I made some mulberry jam a few days ago, and mum thought of the dessert she had in Shanghai before.
It was made with Dioscorea opposita (nagaimo, Chinese yam, Korean yam) and some fruit jam, she liked it very much as it was very nice and crunchy.
Coincidently the same day when we shop for our grocery at the local supermarket, we saw that the workers were busy displaying the fresh nagaimo/Chinese yam! We immediately bought two to try out this recipe!
Nagaimo/Chinese Yam 1 stick （around 800 gm）
Mulberry jam as you like （around 1/4 cup）
50 gm of rock sugar
a pinch of corn/tapioca starch
This Mulberry Jam was made few days ago
Peel Nagaimo and cubed it into about 1 inch thick, this way it will give the best crunchiness, I feel.
Note：it is better to wear a disposable glove when you work on nagaimo, the sticky mucilage substance from this yam could make your skin real itchy.
Steamed the cubes in a steamer for about 10 minutes, DO NOT over cook the nagaimo, it will become mushy otherwise. Keep the cooked nagaimo in the fridge to chill.

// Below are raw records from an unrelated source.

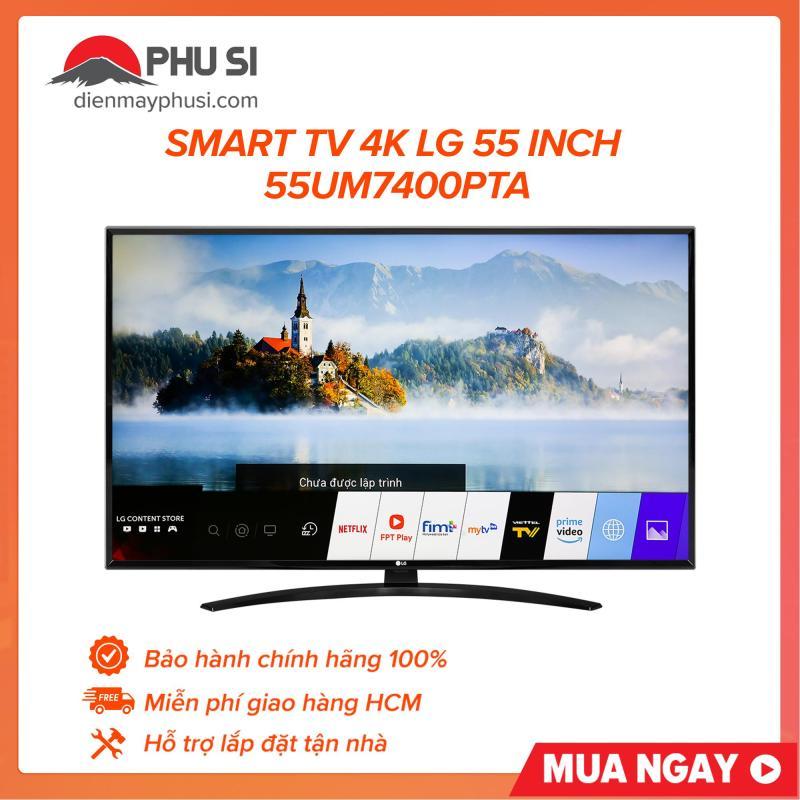 Bảng giá Smart TV 4K LG 55 inch 55UM7400PTA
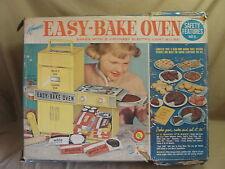 Horno Easy Bake vintage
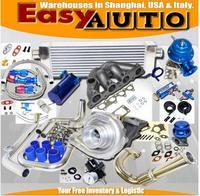 Complete Turbo Kit FOR Hond@ D D15 D16 Civi*c 250hp 1992 1994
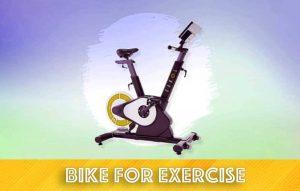 Bike For Exercise thumbnail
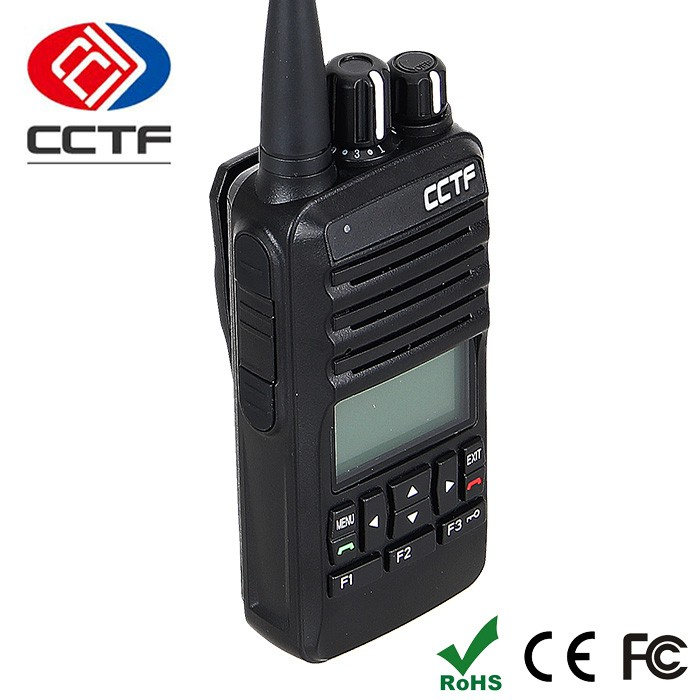 D-568C Direct Call Air Band Radio What Is The Best Two Way Radio To Buy Walkie Talkie Batteries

In a small sauce pan, pour in about 1/3 cup of water, bring to boil and add the rock sugar to cook until all dissolve. Use some water to mix the corn/tapioca starch, and add them into the syrup, this will thickened the syrup just a little, thickened syrup stays better on the surface of nagaimo.
Let cold to room temperature.
Place the nagaimo cubes on a plate, topped with syrup and add some mulberry jam, your dessert is ready!